Growing up as a young yeshivah boy on the West Side, there was a buzz around the school about a famous actor who was shomer Shabbos by the name of Steven Hill. It was a hot topic of discussion how such a phenomenon was actually possible. One day, when I brought up the topic at home, my father a”h told me that he knew the actor personally. Being a sixth grader, this fact amazed me, and I asked my father why he had never invited him over. He thought for a moment and replied, “You know, perhaps one day I will.”

A couple of months passed. One day, while I was playing hockey in the foyer (the living room was off-limits for hockey), the doorbell rang. I ran to answer the door, with the hockey stick still in my hand. Standing there was a fine-looking gentleman who asked me if my father was home. I told him he was, and who should I say is asking for him? He said his name was Shlomo Hill. Not thinking into it, I invited him in and returned to my hockey game.

It took a good 45 seconds for my 11-year-old brain to actually register the name and consider who might be sitting in my living room. Dropping my stick, I humbly peeked in, only to be greeted by two huge, welcoming smiles from my father and the mystery guest. I shyly approached him, offered my hand, and said, “You are the most famous person I have ever met.” He asked, “What makes me so famous?” I replied, “You’re a television actor!” He looked me straight in the eye and asked, “And what do you do?” I replied, “I do nothing. I go to yeshivah.”

I will never forget his response. He said, “Dovid Nachman, you’re in yeshivah. You do everything. You do even more than me.”

 

Fast forward about 20 years. When I was in the midst of recording an album called A Taste of Shabbos with Dov Levine, Suki and I decided that it would be a nice touch to have narration throughout the recording. I called up Rabbi Nosson Scherman of ArtScroll fame, and he wrote the most beautiful narration I could ever have hoped for. Then we had to decide who would actually narrate the album. My first choice, of course, was Steven Hill — and two days later, we were in the studio together.

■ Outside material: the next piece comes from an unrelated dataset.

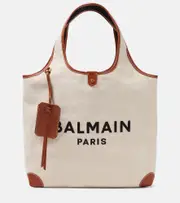 [Balmain] Balmain B-Army leather-trimmed canvas tote bag One Size beige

At the time, I had no idea just how much the topic of Shabbos actually meant to him, and how much he sacrificed for it. One of the narrations dealt with Shabbos expenses, and although to the average person this would mean purchasing food for Shabbos, to him it meant so much more — how much he actually sacrificed for the honor of Shabbos, how many big-money contracts he forfeited in order to keep Shabbos.

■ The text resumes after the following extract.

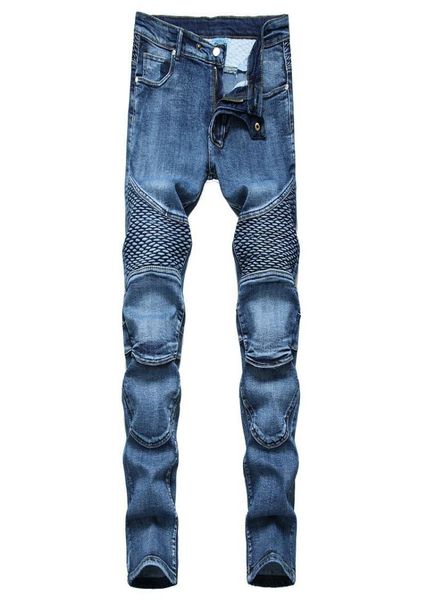 

new checked splied motorcycle jeans men slim fit straight 2020 jeans pants pleated high street large size 42 men trousers1863877, Blue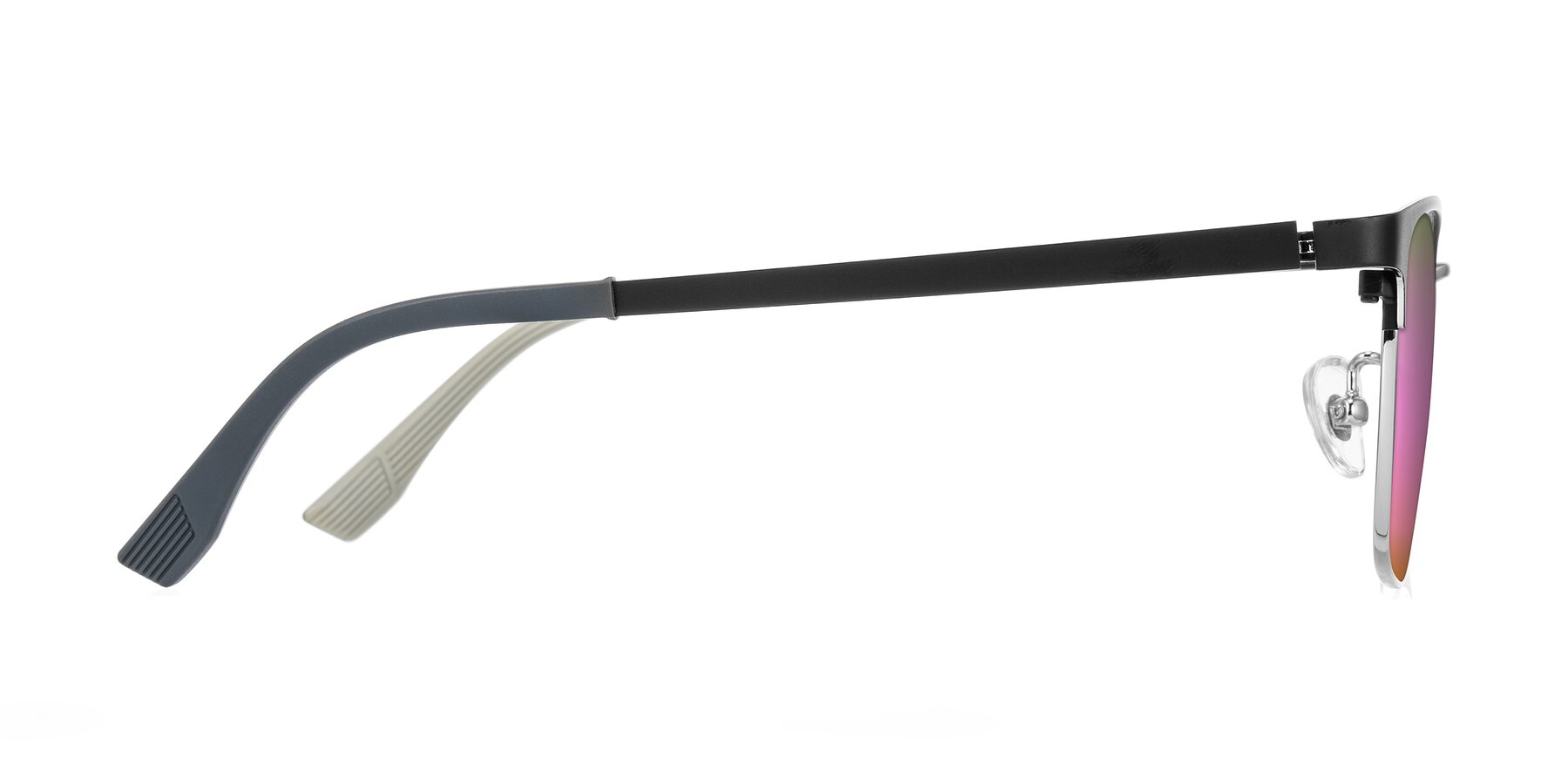 Side of Rosita in Black/Silver with Pink Mirrored Lenses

Not only was Shlomo an amazing actor, but he was always involved in the script-writing as well. I was once doing a concert in Carnegie Hall for Shoroshim, an organization created to benefit Russian children in America. I called Mr. Hill to ask if he would be kind enough to speak and give over the importance of the organization. He agreed, so I prepared a script for him to read, with the theme that Shoroshim was a Mission: Impossible (the TV series that catapulted him to fame in the 1960s). The night of the event, he asked if it was okay if he changed a few words here and there. I said, “Sure, no problem at all.” The concert, it turned out, took place two days after Rabbi Meir Kahane was assassinated in November 1990. Mr. Hill took the podium and gave an emotional speech entitled, “Never Again” (Meir Kahane’s famous catchphrase).

 

There are so many stories of how Shlomo Hill — whose third yahrtzeit was last week — never strayed from the path once he became shomer mitzvos. It wasn’t only the mesirus nefesh of not working on Shabbos, but it was keeping kosher, being careful about modesty, and everything else we tend to take for granted in our workplaces. His son, Rebbe Hill, told me that when he was on the set of Mission: Impossible, he wanted to make a minyan to say Kaddish. It turned out that there were six people in the cast and crew that were Jewish. Then he remembered that in the studio next door, they were shooting a Star Trek episode. Knowing that both William Shatner and Leonard Nimoy were Jewish, he went over to their set and unabashedly collected another four Jews to complete the minyan. He was a walking kiddush Hashem.

Shlomo Hill, since sixth grade you’ve been my inspiration. Yehei zichro baruch.